One thing I've seen a lot of people mention is that illegal aliens are "doing the jobs Americans won't do," but this is not true. Most legal residents just won't do those jobs at the artificially low wages. For example, take an illegal resident working 12-14 hours a day in a hot field picking tomatoes during the summer, for maybe $7-8 an hour (which is the actual wage paid to many immigrant workers in the fields in California).
If, theoretically, there were ZERO illegal workers available to do that work, then economics tells us that employers would have to pay whatever prevailing wage to legal residents that the market would support for that labor. So (and I'm making this up since I have no idea what the market would support), let's just say the wages for such labor would go up to $12/hour. At that rate, they are able to find enough resident workers (aka "Americans") to pick all the tomatoes. Correspondingly, the price of tomatoes would go up.
In the end, everything would balance out. People might buy less tomatoes if the price goes up, but eventually the market would stabilize with supply/demand/price. It's not that Americans are unwilling to do those jobs at those wages, it's that employers are (illegally) able to hire workers and pay them less-than-prevailing wages, thereby crowding out legal workers at higher pay. And the workers getting less-than-prevailing wages are unable to afford supporting their families at reasonable levels in many cases, thereby creating a drain on the rest of society (no health insurance, no ability to pay taxes, unable to buy enough food to feed the family, etc.).

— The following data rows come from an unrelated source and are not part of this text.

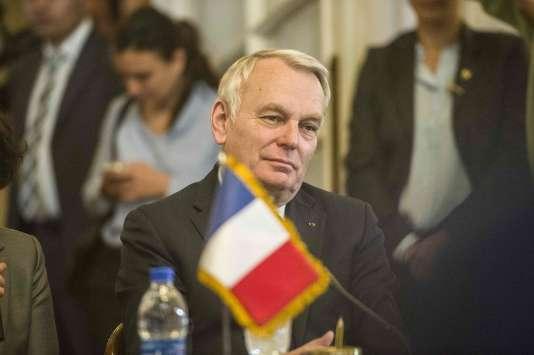 Jean-Marc Ayrault, au Caire, le 9mars.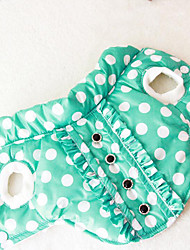 cheap -Dog Vest Dog Clothes Polka Dot Orange Green Cotton Down Costume For Pets Men's Women's Casual/Daily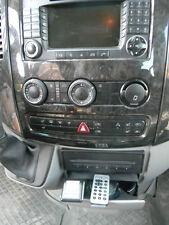 Bluetooth Freisprecheinrichtung Mercedes Sprinter W901 W902 W903 W904 W905 W906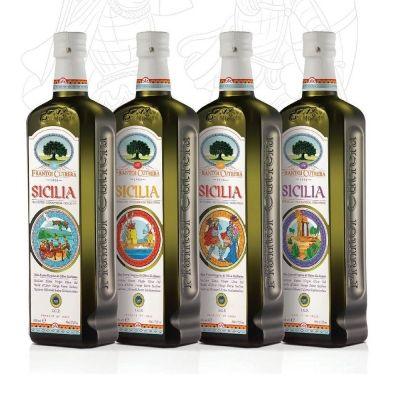 Масло оливковое Frantoi Cutrera Extra Vergine Sicilia IGP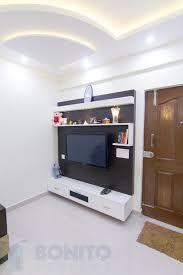 Interior Design Bangalore by Spacious Home Interiors Of Mrs Vineeta At Whitefield Bangalore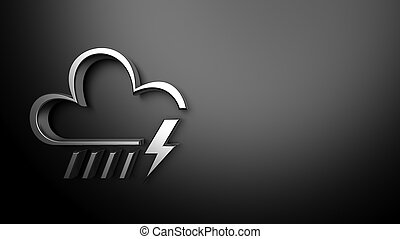 Weather forecast background, with 3d silver cloud and...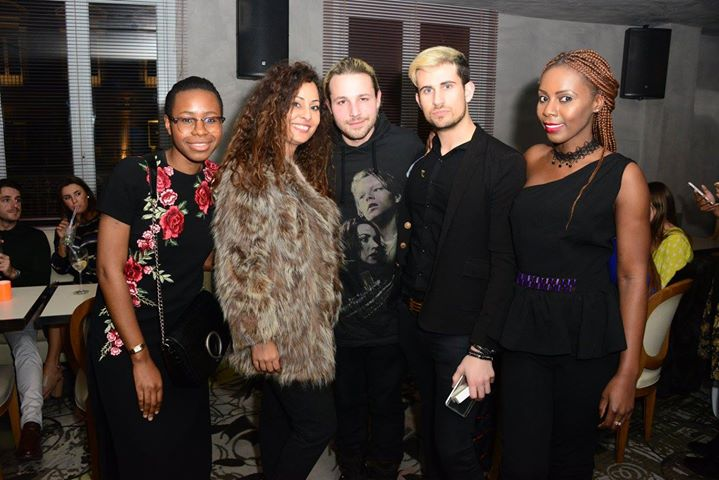 Paris _ After Party paris fashion week mademoiselle valerie style__ Shawn Pyfrom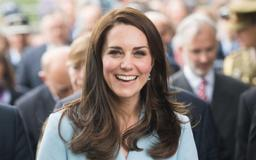 Kate Middleton Pregnant With Baby No 4? The Duchess Revealed She Wants Louis To Have A Playmate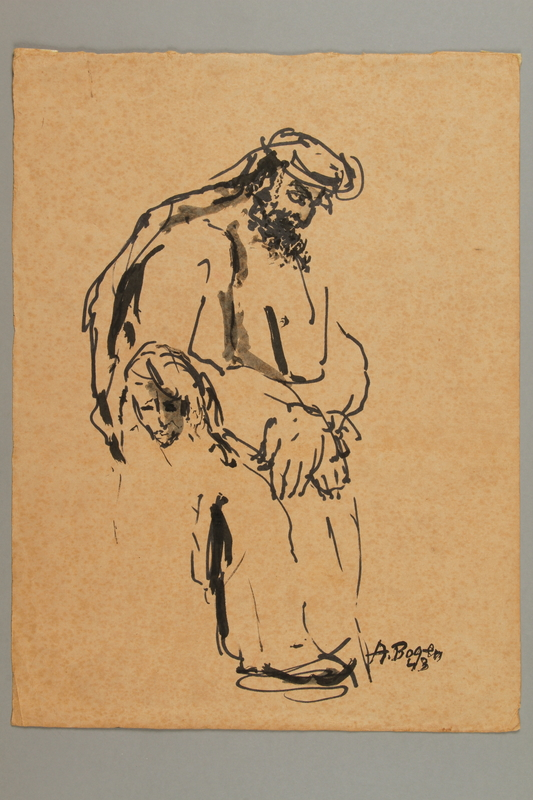 2005.181.105 front Drawing by Alexander Bogen of a woman and a bearded man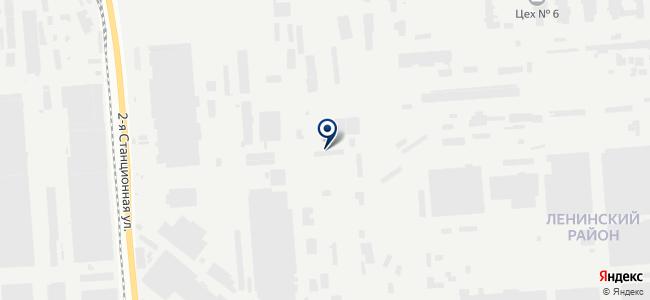 СТАК, ООО на карте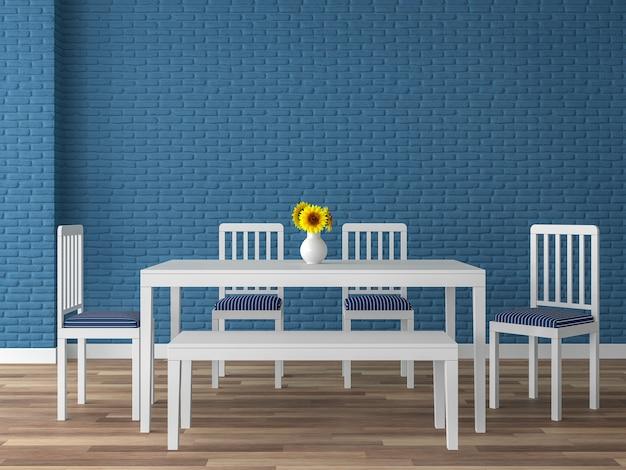 남색 벽돌 벽 3d 렌더가 있는 다채로운 식당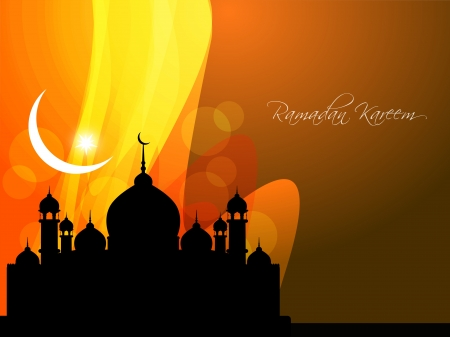 Abstract religious eid background with mosque  Vector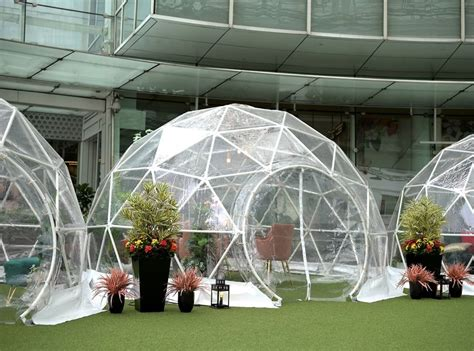 Dome Dining At Capitol Singapore: Free Use With Aircon ...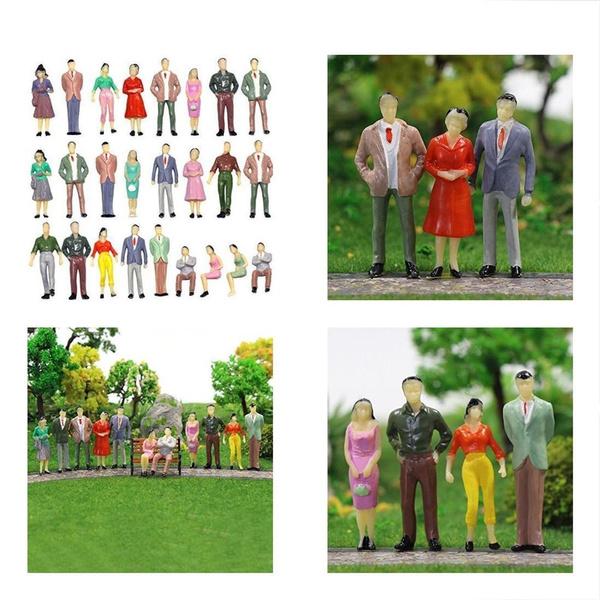 Toy, toycharacter, modeltoy, peoplefigure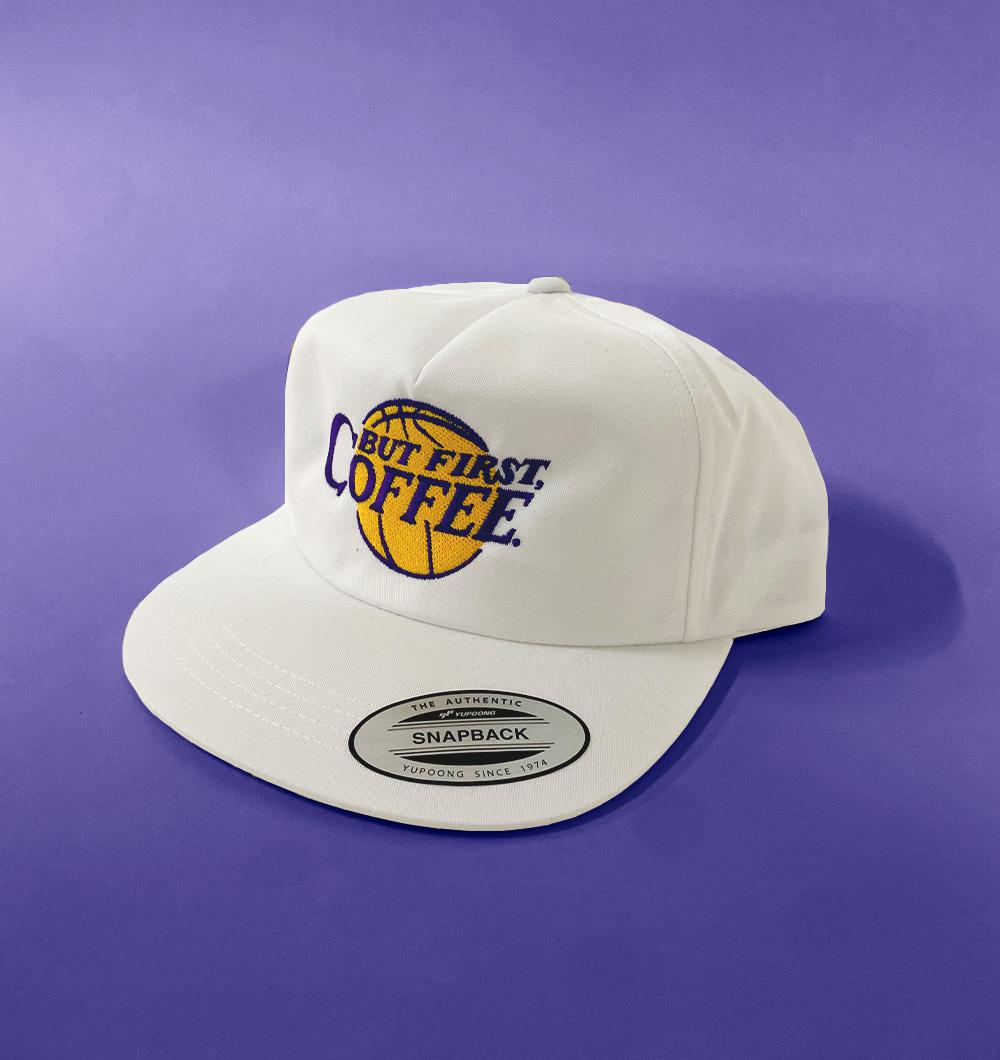 BFC Purple + Gold Hat
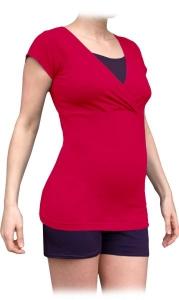 Tehotenská-dojčiace pyžamo, krátke - tm.ružová/slivka, vel´. L/XL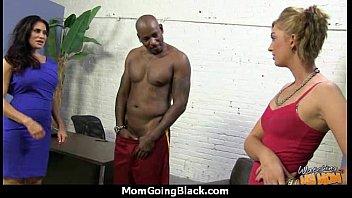 latina hot o milf black jizz gets Hammerboys tv present bareback video 20
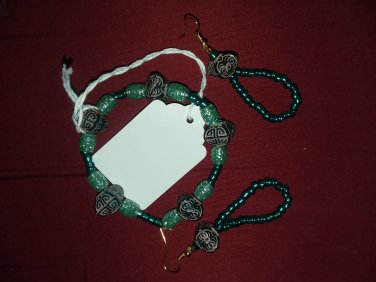 Multi green and turquoise jewelry set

Who cares if tomatoes cost more? The other side of that tomatoes-cost-more equation is we end up with more unemployed legal residents (aka "Americans") who become a drain on society, collecting social welfare. This is no different than any other consumer product. Employers hire workers, pay wages, produce a product, and sell the product to cover expenses plus make some kind of profit. Introducing illegal and artificially low wages into the equation upsets the otherwise healthy balance. I have nothing but compassion for a person who comes to America seeking a better life, but in the macro sense, allowing the illegal and unequal pay situation to continue creates a problem for society at large.